--- Listing ---

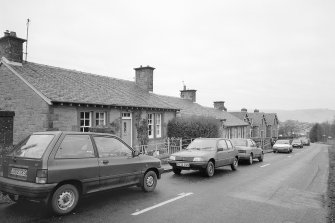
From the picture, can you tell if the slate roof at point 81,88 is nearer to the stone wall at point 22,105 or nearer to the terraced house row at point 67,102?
the terraced house row at point 67,102

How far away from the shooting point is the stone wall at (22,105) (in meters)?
14.9

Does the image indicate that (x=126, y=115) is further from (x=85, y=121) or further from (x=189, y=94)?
(x=189, y=94)

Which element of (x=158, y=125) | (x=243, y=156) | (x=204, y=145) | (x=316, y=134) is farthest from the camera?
(x=316, y=134)

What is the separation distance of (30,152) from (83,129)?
1059 cm

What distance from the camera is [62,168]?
5910mm

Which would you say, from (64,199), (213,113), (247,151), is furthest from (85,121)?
(213,113)

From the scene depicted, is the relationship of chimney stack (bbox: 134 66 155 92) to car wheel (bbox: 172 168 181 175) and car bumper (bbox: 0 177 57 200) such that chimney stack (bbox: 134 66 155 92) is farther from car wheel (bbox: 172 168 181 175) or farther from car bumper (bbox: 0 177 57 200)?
car bumper (bbox: 0 177 57 200)

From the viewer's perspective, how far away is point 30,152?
6.09 m

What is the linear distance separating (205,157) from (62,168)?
6.53 m

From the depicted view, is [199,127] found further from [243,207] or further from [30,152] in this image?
[30,152]

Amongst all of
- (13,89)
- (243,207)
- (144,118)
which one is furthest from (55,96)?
(243,207)

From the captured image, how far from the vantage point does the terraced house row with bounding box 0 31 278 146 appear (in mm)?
15070

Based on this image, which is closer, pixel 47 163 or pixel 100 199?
pixel 47 163

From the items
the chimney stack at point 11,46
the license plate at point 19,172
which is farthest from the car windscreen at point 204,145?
the chimney stack at point 11,46
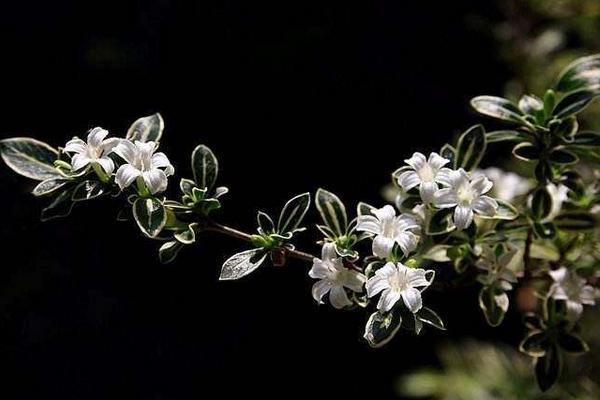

---

=== Work to do ===
Starting at the line that contains "From the items" and continuing to the end of the rows, recast those lines as a Markdown table with the columns "Row" and "Line", giving each line a number and skipping blank lines. Omit the pictures.

=== Finished task ===
| Row | Line |
|---|---|
| 1 | From the items |
| 2 | the chimney stack at point 11,46 |
| 3 | the license plate at point 19,172 |
| 4 | which is farthest from the car windscreen at point 204,145? |
| 5 | the chimney stack at point 11,46 |